The Z61 uses a 2” rack-and-pinion focuser to hold your eyepieces or camera. The focuser has a 10:1 dual-speed reduction knob for fine focus adjustment, and plenty of travel and back focus to work with most imaging setups.

The Z61 uses a proper Vixen-style dovetail bar that extends the length of the optical tube rather than the too-short “foot” design supplied with many of its competitors. The dovetail is also compatible with Arca Swiss plates if you need that option.

The top of the Z61 has a handle attached which also doubles as a finder/guide scope saddle, fitting standard Synta-style guide scope rails and shoes. By having the guide scope directly atop the main telescope, you reduce off-axis torque on your mount and thus the mount is more likely to balance correctly and track/guide accurately. Most other imaging scopes have side-mounted finder/guide scope brackets and require expensive adapter hardware to achieve what the Z61 has by default. The handle also work as a Vixen-style dovetail so you can use larger, clamping guide scope rings or other brackets/accessories on top of it if you need to.

Mounting Options

The Z61 only weighs 3.2 lbs (1.45 kg), so with a field flattener and DSLR camera you’re still within the weight limits of a mount like the Sky-Watcher Star Adventurer GTi, Explore Scientific iExos 100 or iOptron SkyGuider Pro. A bigger mount like the Sky-Watcher HEQ5 will give you more room to grow, however.

What can you see if you look through it?

The Z61 isn’t the best telescope for visual astronomy – it’s not really designed for it, after all – but will work nicely with eyepieces and a 1.25” or 2” star diagonal. With a 2” diagonal and wide-field eyepieces you can take advantage of the Z61’s short focal length for huge vistas of open star clusters and the Milky Way. Planetary detail is possible with short focal length eyepieces or a Barlow lens. Expect to see the phases of Mercury and Venus, craters and mountains on the Moon, ice caps on Mars, the rings of Saturn, and the moons and cloud belts of Jupiter. Uranus and Neptune are dots, and you can see a handful of globular clusters and galaxies, but none are of much excitement with aperture this small. With light-polluted skies, you will struggle to see any deep-sky objects at all with the Z61 apart from the brightest open clusters.

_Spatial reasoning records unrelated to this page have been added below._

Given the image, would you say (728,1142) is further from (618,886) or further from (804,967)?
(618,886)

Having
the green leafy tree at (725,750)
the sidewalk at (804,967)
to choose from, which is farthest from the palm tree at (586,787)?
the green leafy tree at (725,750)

Due to its short focal length, you’re of course limited to large objects for imaging with the ZenithStar 61. Having to shop for a flattener and figure out focus/spacing yourself is also a bit of a drag.

Compared to a triplet refractor, the Z61 is not as well corrected for chromatic aberration, however this is hardly a worry with such a short focal length telescope.


The William Optics ZenithStar 61 is a great choice for beginner astrophotographers with a well-designed set of features and specs which make it easy to use without dealing with a massive mount and guiding. Compared to competitors, it delivers excellent value for the price too.